Las banderas del edificio de la Subdelegación del Gobierno en Ciudad Real, ofrecen un aspecto cochambroso; y lo mismo cabe decir de las que ondean en la fachada de Correos y en la de la Delegación de la Junta de Comunidades. Menos mal que las que flamean en el  balcón de la Diputación Provincial, en el Ayuntamiento capitalino y en la emblemática Plaza de la Constitución, se hallan en perfecto estado.
En algunos hoteles – el céntrico de “Santa Cecilia”, por ejemplo – el problema se agrava por la profusión de banderas asquerosas que “lucen” en sus fachadas. Si este columista fuera un huésped extranjero, pediría explicaciones a los respectivos gerentes por el agravio de consentir la transformación de mi bandera en un arapo repugnante.  

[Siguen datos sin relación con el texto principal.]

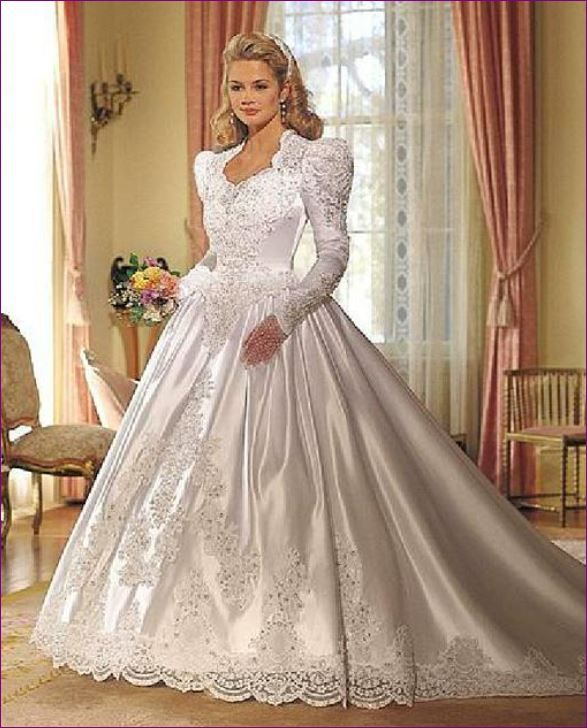 387 best 1980\'s wedding dress images on Pinterest | Vintage wedding ...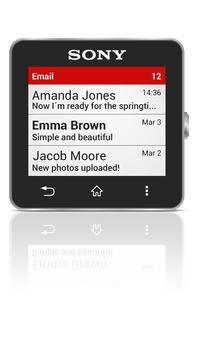 Smart extension for Gmail poster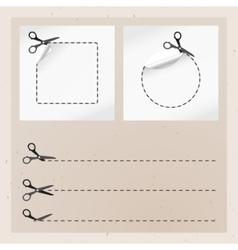 old paper scissors vector image vector image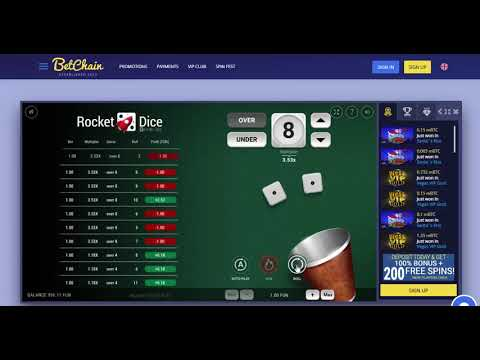 Bitcoin Dice - Play Bitcoin Dice Games | BetChain Casino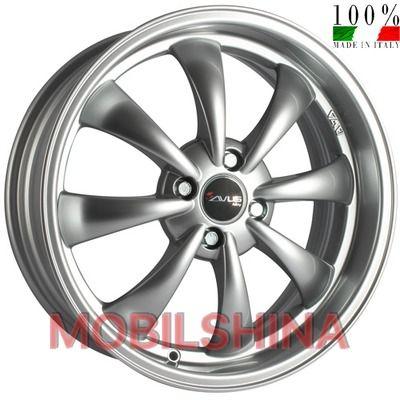 R17 7 4/100 56.1 ET42 Avus GB-EVO hyper silver литой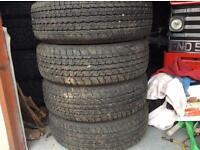 Bridgestone tyres 255/65/R17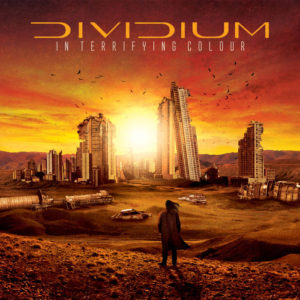 Dividium - In Terrifying Colour album art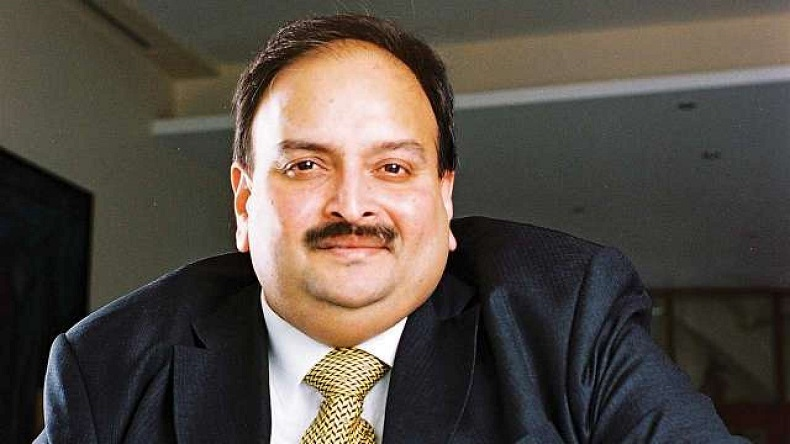 Mehul Choksi follows in Mallya's footsteps, cites poor jail conditions in India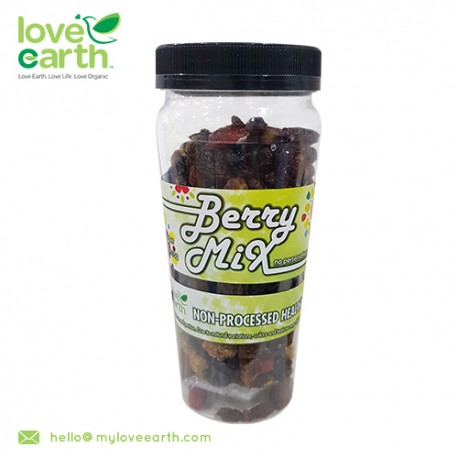 Love Earth Natural Berry Mixed 170g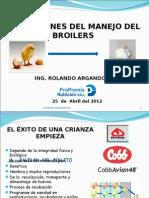 Condiciones Del Manejo Del Broilers 25-04-2012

Parece llegado el momento de que la pulcritud de que hacen gala los hogares españoles, y las propias dependencias oficiales, se haga visible también en el exterior de ellos. Pero, aunque lo lográramos, el problema de las banderas que en estas lineas se denuncia no pasaría de ser un caso aislado, porque desde que vivimos el boom turístico España ha pasado a ser pábulo de los extranjeros que nos visitan, por la fea costumbre que tenemos de echar desperdicios en el suelo de los bares; lo que hace de nuestro país, también en este otro aspecto puntual, el más cochino del mundo.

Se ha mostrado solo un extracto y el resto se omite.